**WHAT TO WORK ON:**
A – In the gluten-free flour comments below, how does Amy describe the flavor of sorghum?
B – Please transcribe the stretch of the gluten-free flour comments below from "posted on January 28, 2010 at 8:10" through "that isn’t heavy?".

**SELECTED EXCERPT:**
• allergymama

    posted on January 28, 2010 at 8:17 pm

    Sorghum is my favorite gf flour by far. I use a tone of it! I’m thinking it would fall into the medium weight category here. What would you say?

    [Reply]

    Amy Reply:

    @allergymama, I don’t know how I left sorghum out…it must have been when I was editing because it was on the list. Thanks for catching that!! I use it all of the time too. It’s a neutral flavor and seems to go well with everything.

    [Reply]

  • Kisha

    posted on January 28, 2010 at 8:10 pm

    I like most GF flours, but I’m wandering what the best mixture would be to make a sandwich bread that isn’t heavy?

    [Reply]

    Amy Reply:

    @Kisha, I have a fantastic sandwich bread recipe if you can hold on a week or two until I get it posted. It’s delish! I’ve been working on reducing the starch in it and it’s pretty darn good.

**DATASET EXCERPT:**
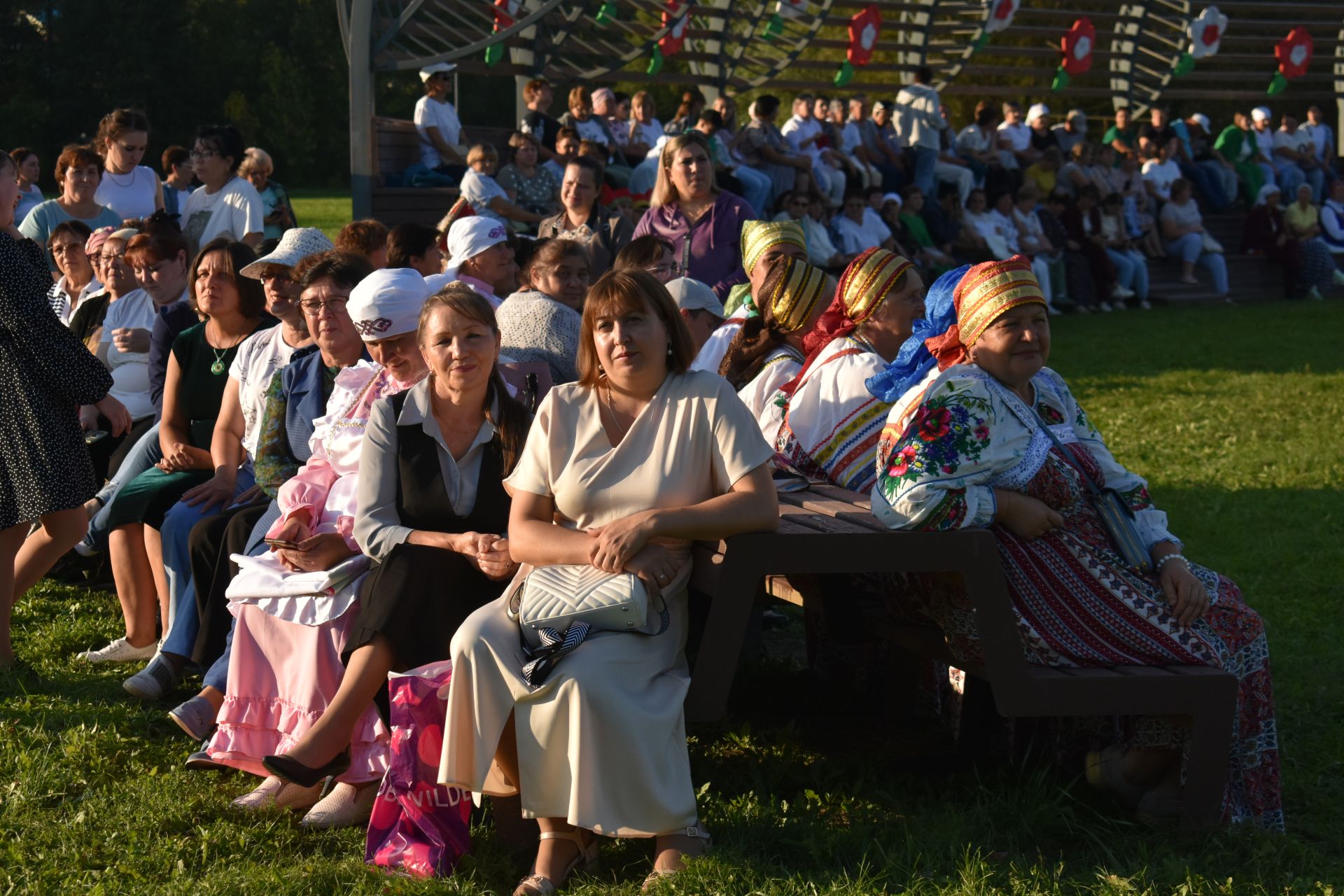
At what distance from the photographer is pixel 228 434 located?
5.84 m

**REPLIES:**
A – She calls it a neutral flavor that seems to go well with everything.

B –
posted on January 28, 2010 at 8:10 pm

    I like most GF flours, but I’m wandering what the best mixture would be to make a sandwich bread that isn’t heavy?